Only “unreasonably high” IGFCs would lower volumetric charges enough to “significantly reduce” low-income customers’ bills, and they would likely cause a customer “revolt,” added CalSSA’s filing.
With a very high fixed charge, upper income customers “may buy solar and batteries and other technologies and defect” from utility service, TURN’s Freedman agreed.
Most stakeholders acknowledged that the real solution is being ignored and some have proposed alternatives.
The real solution
A real solution would shift the costs of public policy to the public, the state’s progressive tax base, stakeholders largely agreed, though that option is considered unrealistic because elected leaders generally reject proposed tax increases.
“If social policy costs are not paid through a progressive tax, there are nothing but bad, or second-best, choices,” Vote Solar’s Constantine and other stakeholders agreed.
“Social policy and climate change are causing gigantic waves of new costs,” said Matt Baker, who left his position as executve director of the Public Advocates Office, or CalAdvocates, to become a commissioner with the California Public Utilities Commission on March 5. “California’s February atmospheric rivers costs were at least $1 billion in power system damages and may reach $3 billion,” he added.
“There is not widespread agreement on how, but there is widespread agreement that many costs should not be imposed on electricity customers,” Baker continued.
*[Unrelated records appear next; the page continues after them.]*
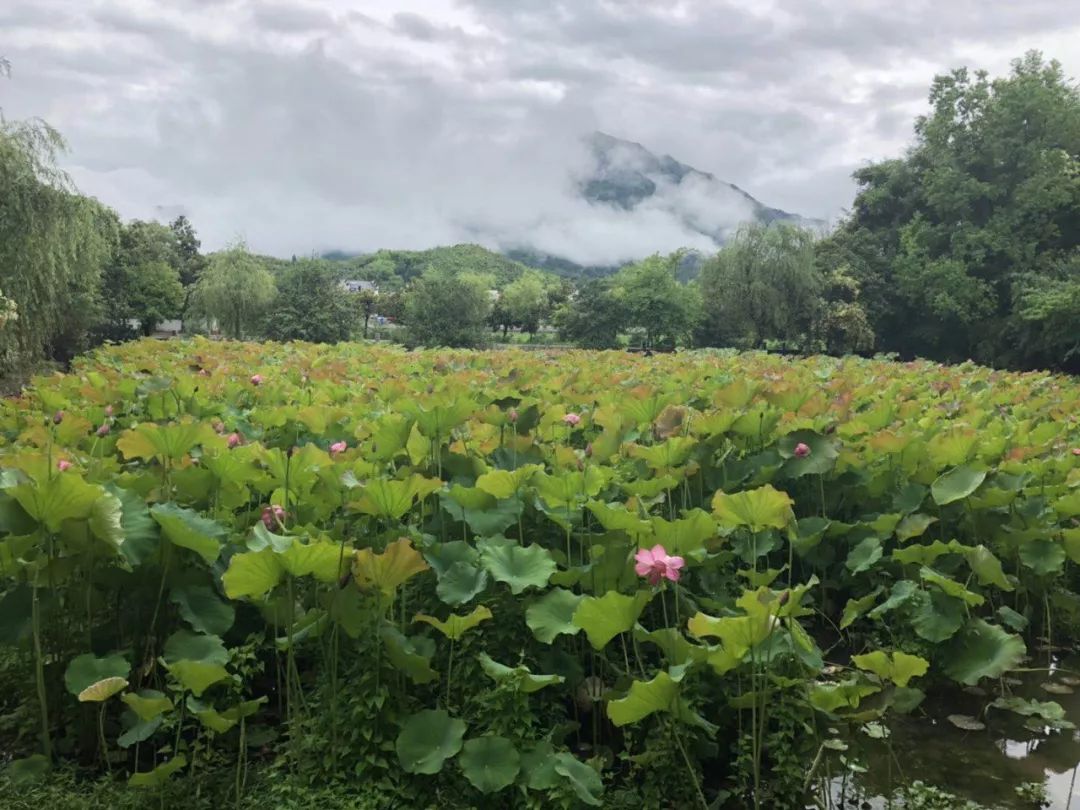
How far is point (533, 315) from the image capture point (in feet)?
187

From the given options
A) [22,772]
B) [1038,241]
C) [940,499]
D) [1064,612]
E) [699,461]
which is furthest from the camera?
[1038,241]

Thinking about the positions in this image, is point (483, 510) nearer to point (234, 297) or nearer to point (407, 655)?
point (407, 655)

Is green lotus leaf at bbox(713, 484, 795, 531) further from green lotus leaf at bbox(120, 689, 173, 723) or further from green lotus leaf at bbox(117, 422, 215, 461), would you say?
green lotus leaf at bbox(117, 422, 215, 461)

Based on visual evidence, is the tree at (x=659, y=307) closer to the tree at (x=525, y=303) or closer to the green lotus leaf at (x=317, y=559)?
the tree at (x=525, y=303)

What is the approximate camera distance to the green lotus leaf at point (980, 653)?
2.29 meters

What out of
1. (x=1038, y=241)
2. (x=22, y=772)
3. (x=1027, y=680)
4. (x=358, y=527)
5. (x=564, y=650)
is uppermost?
(x=1038, y=241)

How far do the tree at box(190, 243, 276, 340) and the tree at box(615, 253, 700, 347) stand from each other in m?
14.7

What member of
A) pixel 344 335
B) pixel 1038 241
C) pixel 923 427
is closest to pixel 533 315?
pixel 344 335

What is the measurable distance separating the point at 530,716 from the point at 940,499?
1.75 m

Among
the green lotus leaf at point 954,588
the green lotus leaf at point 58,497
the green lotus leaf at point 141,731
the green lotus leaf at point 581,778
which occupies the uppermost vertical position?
the green lotus leaf at point 58,497

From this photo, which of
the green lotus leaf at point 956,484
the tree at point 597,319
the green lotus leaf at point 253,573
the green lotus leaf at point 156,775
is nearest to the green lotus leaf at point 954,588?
the green lotus leaf at point 956,484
CalAdvocates is considering a lower off-peak TOU rate, more scrutiny of utility spending, working with cost-competitive third parties and low-interest bond measures to address costs, he said.
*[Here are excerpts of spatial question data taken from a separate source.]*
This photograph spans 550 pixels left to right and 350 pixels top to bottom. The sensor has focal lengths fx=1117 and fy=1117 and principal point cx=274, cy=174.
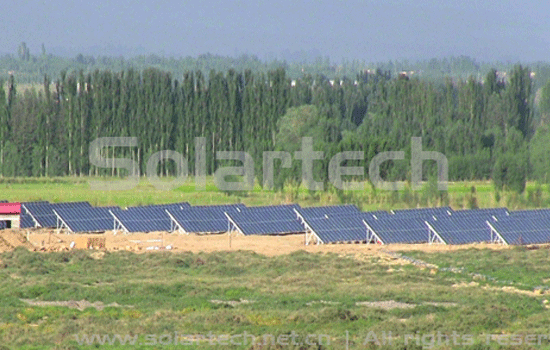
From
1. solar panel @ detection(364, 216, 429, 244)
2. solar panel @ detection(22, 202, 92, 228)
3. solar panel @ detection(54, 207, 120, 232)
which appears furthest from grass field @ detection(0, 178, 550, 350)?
solar panel @ detection(22, 202, 92, 228)

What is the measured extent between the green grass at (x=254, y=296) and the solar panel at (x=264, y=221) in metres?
5.33

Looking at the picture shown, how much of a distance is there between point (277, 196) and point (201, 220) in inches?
617

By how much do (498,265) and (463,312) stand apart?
360 inches

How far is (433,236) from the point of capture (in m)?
36.5

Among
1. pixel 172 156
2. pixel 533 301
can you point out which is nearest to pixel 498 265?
pixel 533 301

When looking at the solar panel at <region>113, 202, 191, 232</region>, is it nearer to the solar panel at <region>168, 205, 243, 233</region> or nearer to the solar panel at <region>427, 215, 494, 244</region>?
the solar panel at <region>168, 205, 243, 233</region>

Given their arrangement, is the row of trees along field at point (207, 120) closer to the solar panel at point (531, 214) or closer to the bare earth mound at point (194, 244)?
the solar panel at point (531, 214)

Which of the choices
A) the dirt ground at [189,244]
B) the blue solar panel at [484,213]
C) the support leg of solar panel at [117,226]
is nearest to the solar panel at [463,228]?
the blue solar panel at [484,213]

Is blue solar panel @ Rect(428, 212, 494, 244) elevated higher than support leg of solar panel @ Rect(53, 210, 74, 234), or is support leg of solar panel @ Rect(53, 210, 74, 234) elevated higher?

Reducing utilities’ return on equity and using new sources of and approaches to financing to reduce the capital needed for infrastructure projects will also reduce costs, TURN’s Freedman added.
There is no question that moving social costs to the tax base would help solve the high volumetric rates problem, but “it is also important to force the utilities to spend less money,” CalSSA’s Heavner agreed.
California should consider multiple limited changes, including TOU rates and electrification rebates, “and implement them in a way that is not too disruptive,” RAP’s LeBel said.
But what is really needed is “a way to pay for climate and public policy costs without crushing burdens on low- and middle-income families and making electrification unaffordable,” UC Berkeley’s Borenstein, the IGFC concept’s originator, recently said in response to AB 1999. And progress is still possible on IGFCs “because of outrage at a volumetric price that will keep rising if nothing is done,” he added.
Correction: The graphic comparing residential fixed charge proposals was incorrectly attributed in a previous version of this story. It was produced by The Utility Reform Network.